Я уже смотрела эти фотографии и знаю, что на них. Сейчас я наблюдаю за лицом Бабани, как она смотрит. Мне очень хочется обнять эту женщину. Слезы самопроизвольно катятся по моим щекам, мне нестерпимо жаль всех. Глядя на женщину, которая семьдесят пять лет не видела своего сына, я не могу сдержать эмоций.
Валера отошел к окну и уставился вдаль. Я вижу, как сильно он потрясен. Но он мужчина и не знает, что в такой ситуации делать. Пелена слез застилает мой взор. Но даже в размытой нечеткой картинке я вижу, как она улыбается. Широкая, открытая и очень добрая улыбка. На ее лице радость и счастье.
Не выдержав напряжения момента, я рыдаю в голос. Я плачу за нее. За себя. За всех нас. Мне не дано понять тайной силы этой женщины. Но мне очень больно от несправедливости жизни. Хотя при чем тут я? И почему во мне столько печали, если рядом сидит счастливая женщина?

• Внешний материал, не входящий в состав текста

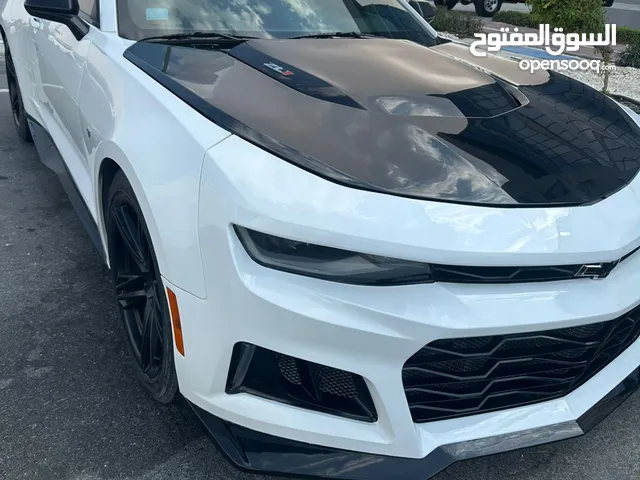 Camaro 2017, Excellent condition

Я все пытаюсь примерить на себя. Мне хочется быть такой. Уметь забывать, прощать и жить. Жить с тем, что есть, и не гонятся за призраками. Я плачу от всего того, что сама себе придумала про нее. А Бабаня не такая, она верила в Бога и делала что могла. И я сейчас увидела, как это работает. Я смотрела на чудо, и мне было больно от его силы. Я вчитывалась в тягости ее жизни и не знала, как с этим можно дальше жить.

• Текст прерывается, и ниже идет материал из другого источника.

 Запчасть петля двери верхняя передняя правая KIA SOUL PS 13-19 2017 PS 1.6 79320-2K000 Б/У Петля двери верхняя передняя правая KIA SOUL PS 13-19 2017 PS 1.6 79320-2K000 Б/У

– Вот возьми, – говорит Валера и протягивает мне пачку салфеток. Я беру одну и громко сморкаюсь.
– Ольга, почему вы плачете? – это спрашивает Бабаня, оторвав взгляд от фотографий. – Вы помогли мне найти моего мальчика. Это радостное событие. Я мечтала об этом семьдесят пять лет. Бог меня простил.
– Я просто расчувствовалась. Простите. Я сейчас успокоюсь.
– Я очень вам благодарна. Вы можете меня оставить? Я хочу побыть одна, – говорит Бабаня, и я вижу, как слегка подрагивают уголки ее губ.
– Да, конечно, мы все понимаем. Там в конце есть телефон и адрес вашего сына. Решите сами, звонить ему или нет. Если будет нужна наша помощь, то обращайтесь в любое время, – говорит Валера.
– До свидания, спасибо вам, – говорю я и выхожу из палаты вслед за Валерой.
Домой мы возвращаемся в тишине. У меня на душе опустошение. Я прошу Валеру высадить меня у старого дома и ухожу. Мне нужно побыть одной. Валера не спорит, я вижу, что он тоже под впечатлением. А еще ему нужно уехать на работу.
Каждый в своих мыслях, мы расходимся, чтобы вечером встретиться.
Как вернуться к обычной жизни? Мне нужно как-то снизить градус своей эмоциональности.
– Только не заболей, как в прошлый раз. Знаю я твою впечатлительность. У меня на вечер другие планы, – говорит мне Валера, целует и оставляет стоять у калитки Бабаниного дома. – Я быстро съезжу на работу и вернусь. Будем купаться и жарить шашлыки. Или рыбу? Что ты хочешь? Напиши мне список, что купить, я организую доставку. А еще подумай, куда бы ты хотела слетать. Я думаю, нам стоит выбираться из этого домика во внешний мир. Жить дальше. Может быть, Европа?